Fulton County’s jail is overcrowded, with inmates sleeping in common areas in plastic boats, sheriff Pat Labat told county officials last year. Stabbings occur daily, he said. Fifteen people died in the sheriff’s custody in 2022, according to the Fulton County medical examiner’s office, compared to two or three in pre-pandemic years.

The Southern Center for Human Rights and the ACLU issued a scathing report last year describing rampant malnourishment and neglect on the jail’s mental-health floor, where every single inmate was afflicted with lice, scabies, or both.

That ACLU report notes that the jail conditions in Fulton County are in part a function of the court and prosecutions. The court only began to hold in-person jury trials again last year due to the pandemic. The pace of indictments for people in jail has not kept up with the rates of arrest, despite a $5 million grant to clear the backlog. Most of the people in jail face relatively minor charges; half have not been indicted, according to the ACLU report.

The sheriff’s office says it hasn’t needed to redeploy officers from the jail or run overtime to staff the YSL trial. But the security presence for the trial has been obvious, unusual, and robust. It has also presented problems of its own.

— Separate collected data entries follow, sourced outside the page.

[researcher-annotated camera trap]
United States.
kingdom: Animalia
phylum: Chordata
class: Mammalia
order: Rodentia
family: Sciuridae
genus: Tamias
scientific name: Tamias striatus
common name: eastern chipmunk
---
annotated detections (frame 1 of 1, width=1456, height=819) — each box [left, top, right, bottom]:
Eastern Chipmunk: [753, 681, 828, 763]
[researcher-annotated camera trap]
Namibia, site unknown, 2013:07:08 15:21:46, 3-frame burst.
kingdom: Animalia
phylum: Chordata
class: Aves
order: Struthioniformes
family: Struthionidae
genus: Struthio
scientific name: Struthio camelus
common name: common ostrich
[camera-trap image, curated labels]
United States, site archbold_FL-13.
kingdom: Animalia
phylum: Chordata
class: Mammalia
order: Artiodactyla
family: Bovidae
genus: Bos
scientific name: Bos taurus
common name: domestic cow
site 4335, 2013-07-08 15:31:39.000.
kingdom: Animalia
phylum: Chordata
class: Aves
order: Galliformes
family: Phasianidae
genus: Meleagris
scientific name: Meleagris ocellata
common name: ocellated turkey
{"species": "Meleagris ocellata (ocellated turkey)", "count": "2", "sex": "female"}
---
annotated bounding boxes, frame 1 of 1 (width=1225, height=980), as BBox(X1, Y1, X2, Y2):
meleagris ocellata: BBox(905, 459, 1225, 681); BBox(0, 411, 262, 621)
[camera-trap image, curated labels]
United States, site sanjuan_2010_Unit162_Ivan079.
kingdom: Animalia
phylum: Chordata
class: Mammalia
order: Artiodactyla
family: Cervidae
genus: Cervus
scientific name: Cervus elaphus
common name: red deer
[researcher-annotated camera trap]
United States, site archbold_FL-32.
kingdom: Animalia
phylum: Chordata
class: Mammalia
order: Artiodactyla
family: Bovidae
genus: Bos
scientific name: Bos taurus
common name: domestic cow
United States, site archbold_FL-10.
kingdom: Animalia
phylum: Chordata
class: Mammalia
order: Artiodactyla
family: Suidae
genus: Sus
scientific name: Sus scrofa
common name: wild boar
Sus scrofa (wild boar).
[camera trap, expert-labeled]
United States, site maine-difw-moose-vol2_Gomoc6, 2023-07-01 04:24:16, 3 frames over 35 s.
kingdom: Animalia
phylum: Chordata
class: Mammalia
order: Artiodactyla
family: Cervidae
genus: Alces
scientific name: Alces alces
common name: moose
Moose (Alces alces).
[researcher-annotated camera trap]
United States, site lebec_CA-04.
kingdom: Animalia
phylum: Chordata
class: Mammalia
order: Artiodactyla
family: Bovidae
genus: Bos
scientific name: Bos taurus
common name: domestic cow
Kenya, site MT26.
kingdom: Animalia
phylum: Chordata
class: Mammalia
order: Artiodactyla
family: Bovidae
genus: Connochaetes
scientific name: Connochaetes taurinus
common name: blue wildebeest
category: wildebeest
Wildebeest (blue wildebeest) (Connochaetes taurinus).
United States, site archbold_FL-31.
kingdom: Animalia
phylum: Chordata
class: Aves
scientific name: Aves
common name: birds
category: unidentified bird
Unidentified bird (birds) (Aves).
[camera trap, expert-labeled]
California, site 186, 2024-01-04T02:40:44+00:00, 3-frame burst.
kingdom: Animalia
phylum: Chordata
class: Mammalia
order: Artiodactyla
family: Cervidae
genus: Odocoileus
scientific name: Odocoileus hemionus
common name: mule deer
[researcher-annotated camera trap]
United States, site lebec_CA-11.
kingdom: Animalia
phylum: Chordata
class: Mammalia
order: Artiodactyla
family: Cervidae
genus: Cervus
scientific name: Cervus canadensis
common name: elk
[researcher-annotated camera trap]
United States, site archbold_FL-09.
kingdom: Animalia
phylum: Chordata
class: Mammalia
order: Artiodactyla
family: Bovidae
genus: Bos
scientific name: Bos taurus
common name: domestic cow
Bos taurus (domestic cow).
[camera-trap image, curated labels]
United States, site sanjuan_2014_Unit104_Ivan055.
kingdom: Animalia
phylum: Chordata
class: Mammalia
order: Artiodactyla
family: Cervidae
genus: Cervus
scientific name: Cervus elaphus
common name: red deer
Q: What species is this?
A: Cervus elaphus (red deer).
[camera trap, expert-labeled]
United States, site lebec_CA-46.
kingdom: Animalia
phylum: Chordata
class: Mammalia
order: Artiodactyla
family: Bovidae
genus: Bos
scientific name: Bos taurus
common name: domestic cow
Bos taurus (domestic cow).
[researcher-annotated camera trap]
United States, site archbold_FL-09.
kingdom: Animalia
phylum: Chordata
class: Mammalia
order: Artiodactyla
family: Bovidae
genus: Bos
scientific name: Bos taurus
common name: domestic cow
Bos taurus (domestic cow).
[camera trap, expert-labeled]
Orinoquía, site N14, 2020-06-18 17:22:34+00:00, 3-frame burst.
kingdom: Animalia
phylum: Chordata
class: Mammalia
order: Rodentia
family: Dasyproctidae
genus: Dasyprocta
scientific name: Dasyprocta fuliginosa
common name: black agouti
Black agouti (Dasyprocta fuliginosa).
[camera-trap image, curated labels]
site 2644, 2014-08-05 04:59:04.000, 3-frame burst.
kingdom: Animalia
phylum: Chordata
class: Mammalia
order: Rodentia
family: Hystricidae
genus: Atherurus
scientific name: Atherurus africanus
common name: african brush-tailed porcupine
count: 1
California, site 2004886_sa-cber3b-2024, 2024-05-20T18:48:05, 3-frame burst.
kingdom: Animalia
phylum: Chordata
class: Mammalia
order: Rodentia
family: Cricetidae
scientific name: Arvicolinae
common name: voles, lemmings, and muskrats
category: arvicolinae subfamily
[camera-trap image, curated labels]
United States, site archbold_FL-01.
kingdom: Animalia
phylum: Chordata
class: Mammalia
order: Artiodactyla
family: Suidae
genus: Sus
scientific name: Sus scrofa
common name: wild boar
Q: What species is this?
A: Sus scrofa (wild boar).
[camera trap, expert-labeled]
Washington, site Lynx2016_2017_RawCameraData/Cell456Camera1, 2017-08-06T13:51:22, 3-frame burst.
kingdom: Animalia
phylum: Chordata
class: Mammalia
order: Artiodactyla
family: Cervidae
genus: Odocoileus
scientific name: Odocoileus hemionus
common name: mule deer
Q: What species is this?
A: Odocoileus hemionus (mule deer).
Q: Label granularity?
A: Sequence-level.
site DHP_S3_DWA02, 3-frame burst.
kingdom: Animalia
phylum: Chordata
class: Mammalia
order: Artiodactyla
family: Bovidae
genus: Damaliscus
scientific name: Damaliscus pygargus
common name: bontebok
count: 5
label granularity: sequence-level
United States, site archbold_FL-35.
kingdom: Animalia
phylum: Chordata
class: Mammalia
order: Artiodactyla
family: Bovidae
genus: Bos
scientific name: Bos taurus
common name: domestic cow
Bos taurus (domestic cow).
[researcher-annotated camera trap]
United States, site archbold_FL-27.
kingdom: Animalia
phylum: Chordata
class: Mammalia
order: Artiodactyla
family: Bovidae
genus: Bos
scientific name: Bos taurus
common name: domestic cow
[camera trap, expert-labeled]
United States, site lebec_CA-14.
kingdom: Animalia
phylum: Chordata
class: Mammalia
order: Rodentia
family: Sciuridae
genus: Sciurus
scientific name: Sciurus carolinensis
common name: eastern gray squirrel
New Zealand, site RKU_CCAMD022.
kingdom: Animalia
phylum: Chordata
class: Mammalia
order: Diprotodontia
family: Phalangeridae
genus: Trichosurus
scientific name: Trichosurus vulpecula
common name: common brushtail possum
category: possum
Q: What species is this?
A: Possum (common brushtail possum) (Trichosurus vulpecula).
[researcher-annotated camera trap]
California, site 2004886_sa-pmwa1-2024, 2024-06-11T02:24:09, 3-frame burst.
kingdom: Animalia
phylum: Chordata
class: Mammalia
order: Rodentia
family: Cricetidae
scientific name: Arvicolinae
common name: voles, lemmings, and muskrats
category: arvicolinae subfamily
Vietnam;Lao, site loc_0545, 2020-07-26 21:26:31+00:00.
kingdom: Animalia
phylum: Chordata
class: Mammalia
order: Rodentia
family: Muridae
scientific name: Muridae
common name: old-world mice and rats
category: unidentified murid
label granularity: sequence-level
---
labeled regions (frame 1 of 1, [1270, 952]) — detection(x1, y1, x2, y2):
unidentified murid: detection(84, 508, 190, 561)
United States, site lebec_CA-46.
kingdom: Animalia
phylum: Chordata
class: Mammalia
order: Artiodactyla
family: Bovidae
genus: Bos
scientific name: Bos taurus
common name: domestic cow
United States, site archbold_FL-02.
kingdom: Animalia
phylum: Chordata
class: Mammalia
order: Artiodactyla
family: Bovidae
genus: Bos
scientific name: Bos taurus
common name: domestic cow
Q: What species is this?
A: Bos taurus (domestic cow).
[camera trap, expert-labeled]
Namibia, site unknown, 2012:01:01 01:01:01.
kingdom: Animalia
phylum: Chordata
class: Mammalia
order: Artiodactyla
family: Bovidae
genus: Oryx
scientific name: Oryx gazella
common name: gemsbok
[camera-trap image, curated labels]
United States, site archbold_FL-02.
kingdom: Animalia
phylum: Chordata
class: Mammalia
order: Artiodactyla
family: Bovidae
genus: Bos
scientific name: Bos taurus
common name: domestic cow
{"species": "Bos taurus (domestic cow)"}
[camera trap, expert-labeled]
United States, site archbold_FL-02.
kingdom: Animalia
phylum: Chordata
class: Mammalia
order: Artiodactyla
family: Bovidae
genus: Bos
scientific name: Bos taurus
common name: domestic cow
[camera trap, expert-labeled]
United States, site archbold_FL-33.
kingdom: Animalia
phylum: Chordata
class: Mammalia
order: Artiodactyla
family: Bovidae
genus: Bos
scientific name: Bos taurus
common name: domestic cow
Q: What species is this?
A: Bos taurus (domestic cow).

A deputy, Morris Kandakai, was placed on administrative leave and is accused of getting into a scuffle in the back of a jail van with YSL RICO defendant Rodalius “Lil Rod” Ryan last month. Deputies used a Taser on co-defendant Khalieff Adams while searching him for contraband, after Adams was caught handing Young Thug a Percocet pill in open court. Adams’ attorneys say he required medical attention after the Taser shocks, while the sheriff’s office said he had to be taken to Grady Memorial Hospital because he swallowed contraband.

The lengthy trial isn’t just taxing the resources of the sheriff. It’s exhausting the capacity of both public and private defenders. Attorneys representing defendants in this trial will be unavailable to their other clients, according to multiple attorneys interviewed for this story.

This has set off a chain of filings across the criminal court system in metro Atlanta and elsewhere, as attorneys for YSL defendants ask to drop their representation of other clients or delay cases.

Harvey estimates that 35 to 50 other cases of his, alone, have had to be delayed as far away as Tennessee and North Carolina because he is required to be in court in Atlanta while the trial is ongoing.

Jay Abt — another experienced, high-profile defense attorney who represents Deamonte “Yak Gotti” Kendrick — has had his office conflict out of more than 100 pending cases both in federal and state courts due to the YSL trial.

Rickey Carter’s murder trial in neighboring DeKalb County is one of those cases. Carter, a 63-year-old Marine veteran, has multiple myeloma cancer and requires chemotherapy that the DeKalb sheriff has provided inconsistently, Abt says.

“He has cancer. We’ve been begging the judge for a bond and can’t get it,” Abt said. “The sheriff’s department is refusing to take him to his chemo and radiation treatments. And my client Rickey Carter can’t get a jury trial because I have to be here.”

(A spokesperson for the sheriff’s office declined to comment directly on Carter’s medical care, citing privacy rules, but said: “As is our mandate, the sheriff’s office provides consistent and comprehensive medical services to all inmates… based on assessments at intake and throughout incarceration to include medications and referrals on release as appropriate.”)

Angela D’Williams represents YSL defendant Rodalius Ryan. Unlike Abt, she’s a relatively new attorney who is still building her reputation and portfolio. She accepted Ryan’s case through a Georgia Public Defender’s Council assignment.

And for the next six to nine months, it’s the only case she’ll be able to stand in court for. “Some judges are upset that we’re keeping cases open and that it’s hard to plan,” she says. “This case is my only focus right now.”